Is happiness a watch called Apple?

POSTED: 04/16/15 6:29 PM

The Apple Watch promises to make users’ lives better in a number of ways, from helping them stay on schedule to tracking their physical activity. But early reviews of the product suggest another possible improvement: It might get us to quit staring at our phones, Anna North writes in her blog on the New York Times web site.

“At the Times, Farhad Manjoo writes that the watch “could address some of the social angst wrought by smartphones.” It communicates with wearers in part via a system of taps, minimizing the amount of time they have to spend actually looking at the screen. The device, Mr. Manjoo writes, “could usher in a transformation of social norms just as profound as those we saw with its brother, the smartphone — except, amazingly, in reverse.”

Geoffrey A. Fowler at The Wall Street Journal appreciates the tapping system. The watch, he writes, “has made me more present. I’m less likely to absent-mindedly reach for my phone, or feel compelled to leave it on the table during supper.”

Manjoo and Fowler both report looking at the watch screen for shorter stints than they’d spend on their phones, but it’s certainly possible to imagine users getting more glued to their watch screens with time. And heavy users of photo- and video-sharing apps will likely remain tied to their phones for now, since the watch has no camera. Still, the device at least suggests an alternative to the status quo.

IPhones are by now notorious as thieves of attention, but it’s not at all clear that people actually want to be as attentive to them as they are. The sheer frequency of public pledges to put the phone down and spend more time talking to friends and family suggests that while it’s certainly easy to kill an hour scrolling through Twitter, it may not actually be all that pleasant. (Relatedly, Facebook use is ubiquitous, but is associated with depression.)
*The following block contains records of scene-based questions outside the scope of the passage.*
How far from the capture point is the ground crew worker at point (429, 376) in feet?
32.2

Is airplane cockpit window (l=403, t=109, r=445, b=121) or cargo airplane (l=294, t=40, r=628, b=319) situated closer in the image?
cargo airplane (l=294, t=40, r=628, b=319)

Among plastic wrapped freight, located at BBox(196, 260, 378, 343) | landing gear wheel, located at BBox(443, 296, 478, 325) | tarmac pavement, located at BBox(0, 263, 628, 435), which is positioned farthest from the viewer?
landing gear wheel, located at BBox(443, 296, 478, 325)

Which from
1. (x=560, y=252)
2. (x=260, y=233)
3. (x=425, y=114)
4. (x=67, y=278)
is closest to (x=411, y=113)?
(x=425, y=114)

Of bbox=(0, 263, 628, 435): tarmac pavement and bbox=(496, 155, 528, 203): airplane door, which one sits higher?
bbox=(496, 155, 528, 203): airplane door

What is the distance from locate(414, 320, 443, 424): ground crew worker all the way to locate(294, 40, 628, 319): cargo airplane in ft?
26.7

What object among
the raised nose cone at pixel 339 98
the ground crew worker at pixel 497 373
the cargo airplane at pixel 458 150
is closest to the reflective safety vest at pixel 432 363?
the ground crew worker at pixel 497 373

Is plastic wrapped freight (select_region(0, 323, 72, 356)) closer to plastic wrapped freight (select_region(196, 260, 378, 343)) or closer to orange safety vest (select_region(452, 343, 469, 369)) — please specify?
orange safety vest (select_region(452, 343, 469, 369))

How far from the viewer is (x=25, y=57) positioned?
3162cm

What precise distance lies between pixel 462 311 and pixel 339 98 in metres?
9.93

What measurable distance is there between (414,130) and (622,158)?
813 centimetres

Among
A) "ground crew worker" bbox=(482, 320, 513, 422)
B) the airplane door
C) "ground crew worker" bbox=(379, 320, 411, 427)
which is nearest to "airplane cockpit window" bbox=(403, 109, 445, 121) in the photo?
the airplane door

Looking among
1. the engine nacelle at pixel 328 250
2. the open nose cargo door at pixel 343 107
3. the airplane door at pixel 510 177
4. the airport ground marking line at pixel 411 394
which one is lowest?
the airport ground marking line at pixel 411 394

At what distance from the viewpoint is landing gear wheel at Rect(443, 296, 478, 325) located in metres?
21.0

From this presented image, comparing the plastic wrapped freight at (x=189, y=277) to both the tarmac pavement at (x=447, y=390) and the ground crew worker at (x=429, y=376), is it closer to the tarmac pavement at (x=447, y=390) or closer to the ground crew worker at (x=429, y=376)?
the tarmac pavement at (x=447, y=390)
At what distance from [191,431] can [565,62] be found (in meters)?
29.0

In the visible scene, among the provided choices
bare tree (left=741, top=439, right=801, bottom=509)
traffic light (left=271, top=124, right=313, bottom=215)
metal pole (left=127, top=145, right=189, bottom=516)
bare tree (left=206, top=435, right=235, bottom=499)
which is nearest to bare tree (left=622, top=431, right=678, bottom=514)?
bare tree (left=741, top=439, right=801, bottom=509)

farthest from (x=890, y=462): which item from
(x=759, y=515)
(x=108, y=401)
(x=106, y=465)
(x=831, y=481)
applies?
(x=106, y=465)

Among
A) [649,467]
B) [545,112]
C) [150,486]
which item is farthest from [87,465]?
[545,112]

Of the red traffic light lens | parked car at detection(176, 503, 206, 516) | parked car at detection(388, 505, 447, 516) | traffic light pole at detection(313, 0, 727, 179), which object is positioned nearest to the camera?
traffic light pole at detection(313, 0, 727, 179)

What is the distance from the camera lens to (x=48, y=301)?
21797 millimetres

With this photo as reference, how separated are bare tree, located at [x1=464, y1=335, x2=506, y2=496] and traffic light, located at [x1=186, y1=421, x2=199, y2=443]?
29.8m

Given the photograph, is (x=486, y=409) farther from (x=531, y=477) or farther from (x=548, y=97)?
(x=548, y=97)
Those who argue that smartphone use is destroying society are overstating the case. As Nathan Jurgenson has argued, interactions that take place via digital devices aren’t necessarily evil, unhealthy, or fake. But it’s worth asking if we actually enjoy all the time we spend with our phones, or if we might prefer to spend less. It’s distinctly possible that a less absorbing device might actually make us happier.

With the advent of the Apple Watch, some consumers — those able to drop at least $350, the price of the cheapest model — may have the opportunity to find out.”